[Python] Data Wrangling and Variable Manipulation using pandas

Raw data is rarely ready for analysis. Survey responses have missing values. Administrative records use codes that need translation. Variables exist in forms that don’t match your analytical needs—age as a continuous number when you need age groups, nine separate PHQ-9 items when you need a total score.

Data wrangling refers to the process between “I have data” and “I can analyze it.” This includes cleaning (handling missing values, fixing errors), transforming (converting variable types, creating categories), and deriving new variables from existing ones. In practice, 60-80% of data work happens here.

For example, you receive client intake data with PHQ-9 responses stored as nine separate columns. Your funder wants depression rates by age group. You need to (1) sum the nine items into a total score, (2) apply clinical cutoffs, and (3) create age groups. That’s data wrangling.

This post covers variable types, variable transformation, composite variable creation, and missing data handling.

Understanding Variable Types

The type of variable determines what operations are valid, what statistics you can calculate, and how to visualize it.

Variable TypeDescriptionExamplesStatistics
ContinuousNumeric values with meaningful differences and ratiosAge (18, 25, 34), Income ($32,500), PHQ-9 score (0-27)Mean, median, standard deviation, range
OrdinalCategories with a natural order, but unequal intervalsEducation level (HS < College < Graduate), Depression severity (Minimal < Mild < Moderate)Median, mode, percentiles
NominalCategories without inherent orderGender (Male, Female, Non-binary), Service type (Counseling, Housing)Mode, frequencies
BinaryTwo mutually exclusive categoriesEmployed (Yes/No), Has insurance (0/1)Proportions, odds ratios

📍 You can move down this hierarchy (continuous → ordinal → binary), but not up. Once you create age groups, you cannot recover original ages. Keep data at the highest level until you have a reason to convert.

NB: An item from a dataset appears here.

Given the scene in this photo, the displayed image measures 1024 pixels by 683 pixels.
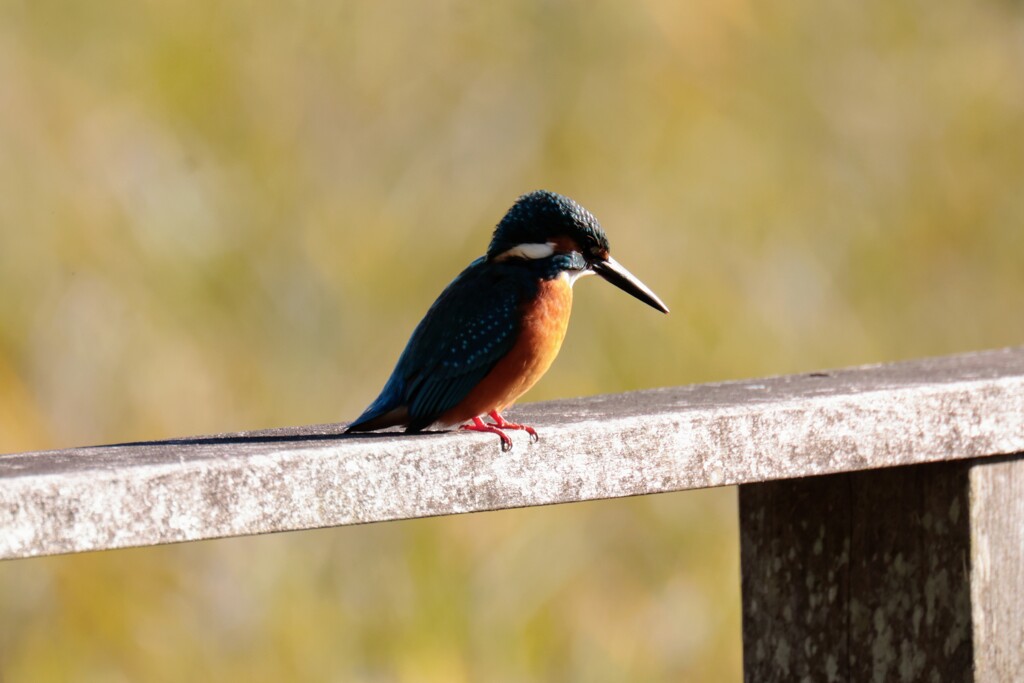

This hierarchy matters because it determines your analysis (and visualization) options. Keep data at the highest level until you have a reason to convert it. You might need age as continuous for one analysis and as age groups for another.

Variable Transformation

OperationDescriptionExample
Type conversionContinuous → Ordinal → BinaryAge → Age groups → Young adult (Y/N)
PHQ-9 score → Severity level
AggregationCombine multiple items into one scorePHQ-9 Q1-Q9 → Total score
Co-occurrenceFlag cases meeting multiple conditionsUnemployed AND Uninsured → Vulnerable
Missing handlingDrop, impute, or flag missing valuesIncome missing → Median imputation

(1) Type Conversion

Converting continuous variables to categorical or binary is one of the most common data wrangling tasks. You might need age groups for stratified analysis, or a binary flag to identify a target population. The key is choosing appropriate cutoffs: these should be driven by theory, clinical guidelines, or your research question, not arbitrary decisions.

A. Continuous → Ordinal

There are several approaches to converting continuous variables into ordinal categories. You might use equal-width bins (every 10 years of age), quantile-based bins (quartiles, so each group has roughly 25% of cases), or theory-driven cutoffs (clinical thresholds established in the literature). The right choice depends on your research question and how the variable will be used in analysis.

Example: Age → Age groups

pd.cut() bins continuous values into ordered categories. You specify the bin edges and labels. The function assigns each value to the appropriate bin.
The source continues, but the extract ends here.